**REQUIRED ACTION A**
List every field named in the data format of the temperature dataset in the NumPy passage, in the order given.
**REQUIRED ACTION B**
Pick up the NumPy passage where it stops and carry it on.

**EXERCISE TEXT**

Test the random number generator `np.random.randn` to check that it is indeed generating random numbers that are normally distributed with standard deviation 1 and mean 0.  You don't need to do statistical tests, just make sure that it converges to the right means and standard deviations as the number of random numbers increases.  

How could you use vectorized methods to create random numbers that are normally distributed and have mean 500 and standard deviation 100?  Hint: you shouldn't need to call the random number generator again, you can operate on the data you already generated.

### Computations on subsets of arrays

We can compute with subsets of the data in an array using indexing, fancy indexing, and the other methods of extracting data from an array (described above).

For example, let's go back to the temperature dataset:

The data format is: year, month, day, daily average temperature, low, high, location.

(Source data)
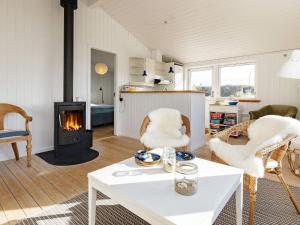 4 star holiday home in Jerup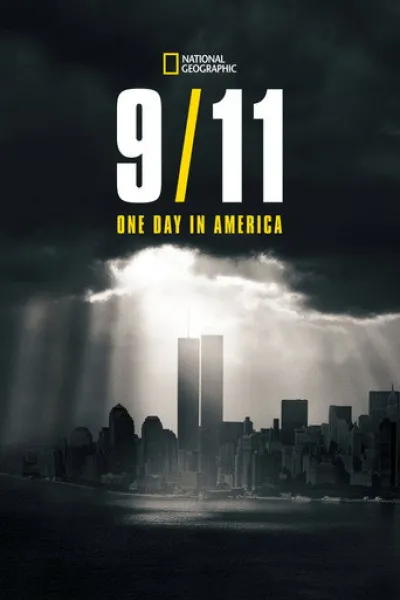 Empfehlung zu «TYSON»: 9/11: Ein Tag in Amerika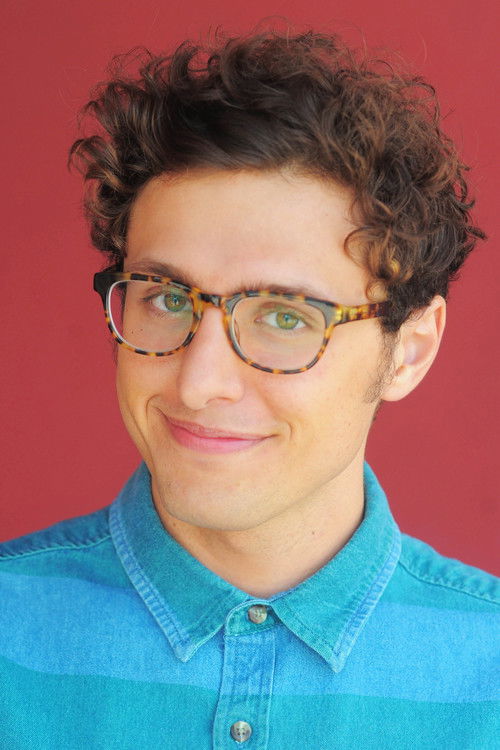 Photo of Michael Vlamis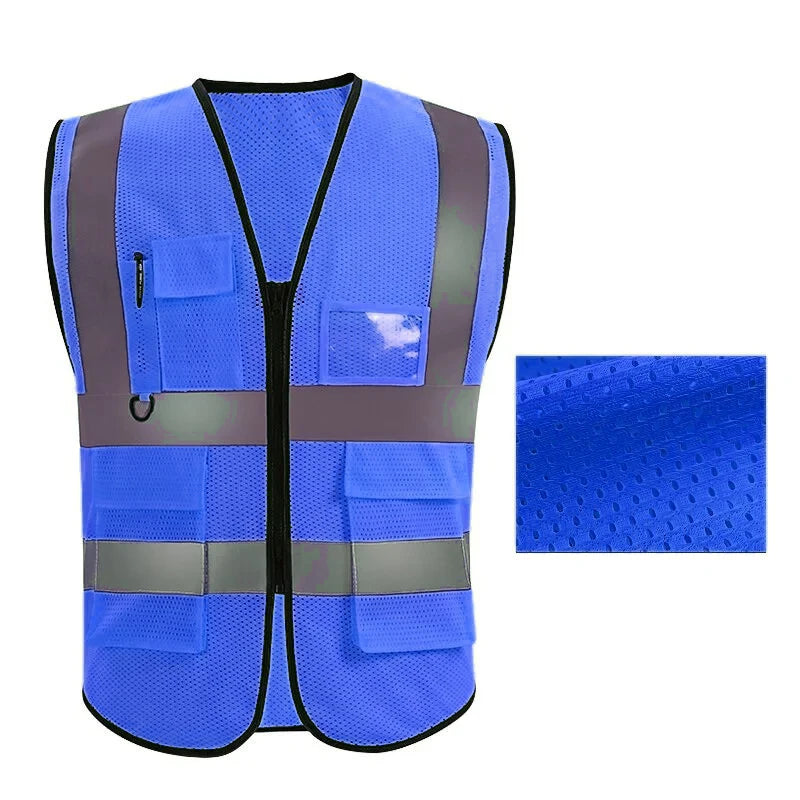 Security Vest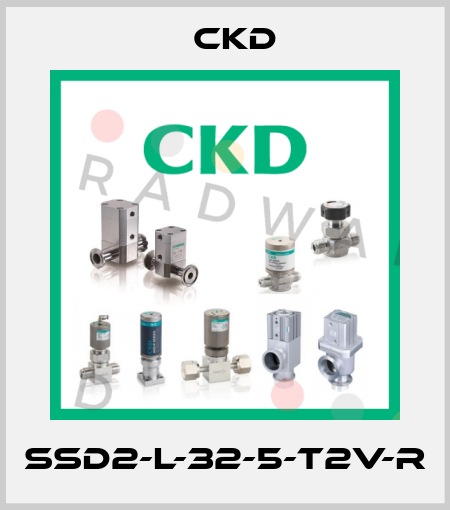 SSD2-L-32-5-T2V-R Ckd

**EXERCISE OUTPUT A**
year, month, day, daily average temperature, low, high, location

**EXERCISE OUTPUT B**
If we are interested in the average temperature only in a particular month, say February, then we can create a index mask and use it to select only the data for that month using:

In [None]:
np.unique(data[:,1]) # the month column takes values from 1 to 12

In [None]:
mask_feb = data[:,1] == 2

In [None]:
# the temperature data is in column 3
np.mean(data[mask_feb,3])

With these tools we have very powerful data processing capabilities at our disposal. For example, to extract the average monthly average temperatures for each month of the year only takes a few lines of code: 

In [None]:
months = np.arange(1,13)
monthly_mean = [np.mean(data[data[:,1] == month, 3]) for month in months]

for i, m in enumerate(monthly_mean):
    print(i+1,m)

## Hacking time!
Compute the lowest temperature ever measured during each month in Stockholm.

### Calculations with higher-dimensional data

When functions such as `min`, `max`, etc. are applied to a multidimensional arrays, it is sometimes useful to apply the calculation to the entire array, and sometimes only on a row or column basis. Using the `axis` argument we can specify how these functions should behave: 

In [None]:
m = np.random.rand(3,4)
m

In [None]:
# global max
m.max()

In [None]:
# max in each column
m.max(axis=0)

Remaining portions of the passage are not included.